To be environmentally sustainable, tackle climate change, and reduce greenhouse gases emissions by 2050, all possible actions are necessary. This is where the critical “Net Zero” concept comes in. To better understand the term’s meaning, we need to step back to the Paris Agreement. Due to the greenhouse effect, the increase in temperatures must not be higher than 1,5°C compared to the pre-industrial levels.
To achieve this goal, the concentrations of CO2 and greenhouse gases in the atmosphere must not increase and are contained within certain thresholds. Individuals, companies and politics must do their part and cooperate to significantly reduce, to the point of cancelling, emissions in all sectors, acting on processes and lifestyles.

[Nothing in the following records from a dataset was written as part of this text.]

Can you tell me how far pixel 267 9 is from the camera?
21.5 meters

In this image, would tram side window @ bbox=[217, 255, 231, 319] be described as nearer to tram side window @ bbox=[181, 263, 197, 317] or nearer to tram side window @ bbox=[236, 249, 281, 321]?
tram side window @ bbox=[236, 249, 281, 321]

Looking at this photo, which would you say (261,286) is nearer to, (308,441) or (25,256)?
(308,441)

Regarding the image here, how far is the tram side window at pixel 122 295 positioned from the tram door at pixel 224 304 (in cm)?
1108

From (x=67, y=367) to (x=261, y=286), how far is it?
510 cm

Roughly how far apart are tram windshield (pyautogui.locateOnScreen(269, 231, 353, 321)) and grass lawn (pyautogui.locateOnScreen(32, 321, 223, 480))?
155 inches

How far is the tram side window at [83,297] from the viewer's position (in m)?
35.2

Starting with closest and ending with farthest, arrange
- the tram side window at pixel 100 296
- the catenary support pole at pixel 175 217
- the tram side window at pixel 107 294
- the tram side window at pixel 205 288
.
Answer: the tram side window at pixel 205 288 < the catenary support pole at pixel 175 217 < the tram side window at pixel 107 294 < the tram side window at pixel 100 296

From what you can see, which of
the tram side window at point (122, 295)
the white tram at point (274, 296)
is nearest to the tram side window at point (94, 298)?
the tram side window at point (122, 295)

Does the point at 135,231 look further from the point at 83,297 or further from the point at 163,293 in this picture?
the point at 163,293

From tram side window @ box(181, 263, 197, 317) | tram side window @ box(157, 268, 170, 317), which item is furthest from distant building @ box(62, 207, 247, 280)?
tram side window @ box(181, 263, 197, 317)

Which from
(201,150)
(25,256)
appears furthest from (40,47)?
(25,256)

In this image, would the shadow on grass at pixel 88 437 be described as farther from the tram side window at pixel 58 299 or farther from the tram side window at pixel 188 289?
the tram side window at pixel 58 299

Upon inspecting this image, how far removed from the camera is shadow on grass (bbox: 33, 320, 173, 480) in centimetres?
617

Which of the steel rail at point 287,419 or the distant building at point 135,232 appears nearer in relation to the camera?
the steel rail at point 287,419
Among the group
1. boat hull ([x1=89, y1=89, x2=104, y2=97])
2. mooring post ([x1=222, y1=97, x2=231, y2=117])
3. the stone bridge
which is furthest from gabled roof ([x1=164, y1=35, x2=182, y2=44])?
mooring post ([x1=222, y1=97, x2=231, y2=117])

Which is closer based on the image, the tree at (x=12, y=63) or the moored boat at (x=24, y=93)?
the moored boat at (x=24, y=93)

We talk about “Net Zero”, when the greenhouse gases released into the atmosphere are balanced by an equivalent amount of greenhouse gases removed from the atmosphere. So, the net emissions are precisely zero. To be defined as “Net Zero”, a company must set medium-term targets and plan a concrete strategy to achieve these targets. The emission reduction plan must be in line with the Paris Agreement, and the company must act at every point of its supply chain to remove CO2 from it.
The reduction targets are very ambitious, must be compatible with business planning, and are set by the Science-Based Targets initiative (SBTi) rules. The SBTi is a scientific reference within the Net Zero, providing standards and tools for this purpose and a validation procedure. Indeed, there are sectors where it is impossible to altogether remove emissions by 2050. For this reason, to get to the Net Zero is essential to reach the “Carbon Neutrality“, where certified carbon credits balance the unavoidable emissions of greenhouse gases.

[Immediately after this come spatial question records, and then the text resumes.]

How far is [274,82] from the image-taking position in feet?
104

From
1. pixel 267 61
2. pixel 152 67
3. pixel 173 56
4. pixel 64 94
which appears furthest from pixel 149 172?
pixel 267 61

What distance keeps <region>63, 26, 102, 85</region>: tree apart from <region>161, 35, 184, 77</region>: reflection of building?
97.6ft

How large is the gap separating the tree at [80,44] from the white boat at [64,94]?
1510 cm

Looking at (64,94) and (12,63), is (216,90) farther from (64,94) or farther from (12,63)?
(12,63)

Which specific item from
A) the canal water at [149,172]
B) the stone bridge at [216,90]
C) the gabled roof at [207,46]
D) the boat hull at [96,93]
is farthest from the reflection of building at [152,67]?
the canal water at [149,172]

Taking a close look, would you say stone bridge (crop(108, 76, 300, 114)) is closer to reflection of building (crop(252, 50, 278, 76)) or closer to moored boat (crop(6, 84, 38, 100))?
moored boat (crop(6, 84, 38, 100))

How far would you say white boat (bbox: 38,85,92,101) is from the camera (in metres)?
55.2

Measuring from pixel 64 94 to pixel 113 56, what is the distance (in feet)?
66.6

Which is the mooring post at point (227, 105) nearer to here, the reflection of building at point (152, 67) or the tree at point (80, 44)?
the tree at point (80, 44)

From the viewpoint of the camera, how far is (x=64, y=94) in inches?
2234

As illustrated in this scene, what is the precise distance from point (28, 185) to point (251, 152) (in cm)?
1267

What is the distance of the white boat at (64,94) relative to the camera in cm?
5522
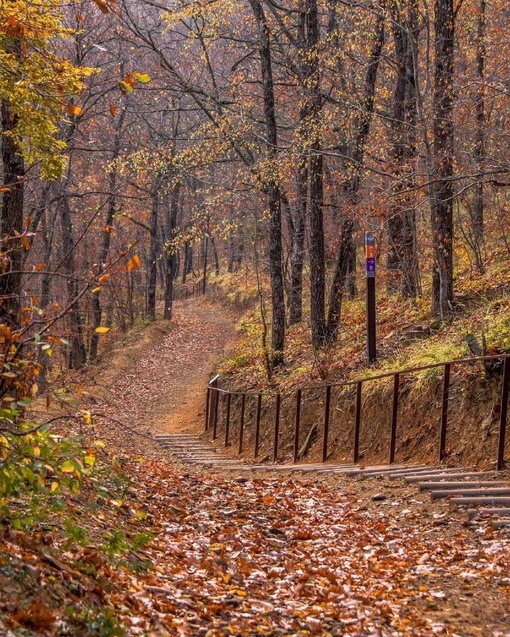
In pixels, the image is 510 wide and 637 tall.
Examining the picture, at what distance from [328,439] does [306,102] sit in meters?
7.61

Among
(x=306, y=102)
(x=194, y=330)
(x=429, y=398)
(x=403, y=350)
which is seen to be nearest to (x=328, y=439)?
(x=403, y=350)

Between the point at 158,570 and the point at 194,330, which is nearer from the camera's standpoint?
the point at 158,570

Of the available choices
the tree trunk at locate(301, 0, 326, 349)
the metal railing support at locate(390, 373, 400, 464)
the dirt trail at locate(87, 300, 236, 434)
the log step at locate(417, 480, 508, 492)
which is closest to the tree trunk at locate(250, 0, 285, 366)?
the tree trunk at locate(301, 0, 326, 349)

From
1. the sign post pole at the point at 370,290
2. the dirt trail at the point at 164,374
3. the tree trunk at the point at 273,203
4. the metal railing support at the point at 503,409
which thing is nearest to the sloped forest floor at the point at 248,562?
the metal railing support at the point at 503,409

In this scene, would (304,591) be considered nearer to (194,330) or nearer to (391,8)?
(391,8)

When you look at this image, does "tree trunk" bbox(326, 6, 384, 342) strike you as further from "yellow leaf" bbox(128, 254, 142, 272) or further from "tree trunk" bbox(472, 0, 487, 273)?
"yellow leaf" bbox(128, 254, 142, 272)

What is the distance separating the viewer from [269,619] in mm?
4770

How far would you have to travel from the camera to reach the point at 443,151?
12891mm

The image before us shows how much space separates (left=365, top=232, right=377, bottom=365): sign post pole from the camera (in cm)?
1260

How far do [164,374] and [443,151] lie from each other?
16.5 metres

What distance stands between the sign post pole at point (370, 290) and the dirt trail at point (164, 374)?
643 cm

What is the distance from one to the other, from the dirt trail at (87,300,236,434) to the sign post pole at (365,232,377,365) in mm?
6434

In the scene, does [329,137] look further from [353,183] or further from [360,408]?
[360,408]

Carbon credits, created under the 1997 Kyoto Protocol, are tools for offsetting emissions. These are implemented by funding specific projects to reduce emissions and mitigate climate change. These include, for example, renewable energy projects, replacing fossil fuels, or projects to combat deforestation. A carbon credit is equivalent to 1 ton of equivalent CO2 reduced, avoided or removed by these projects.
But not all environmentally positive activities are capable of producing carbon credits. There are exact rules to evaluate an action suitable for generating credits. The valuation methodologies are constantly evolving, updating and improving, and ensuring credits quality. First of all, the reduction must be real, measurable and tangible. It must be proven and certified, with methodologies recognized by international standards developed by scientific committees. The reduction result must then be permanent and irreversible.
We can say that Net Zero is a “Science-Based” goal because it relies on scientific analysis. All States can also cooperate through the exchange of certified carbon credits. An even more ambitious and challenging goal is to become “carbon positive“. The removed emissions are higher than those needed to reach the “net-zero”. Unlike carbon neutrality and Net-zero plans, climate-positive does not yet have methodologies or standards shared internationally. In agriculture and livestock, however, some situations approach this result, confirming the virtuousness of these sectors once again.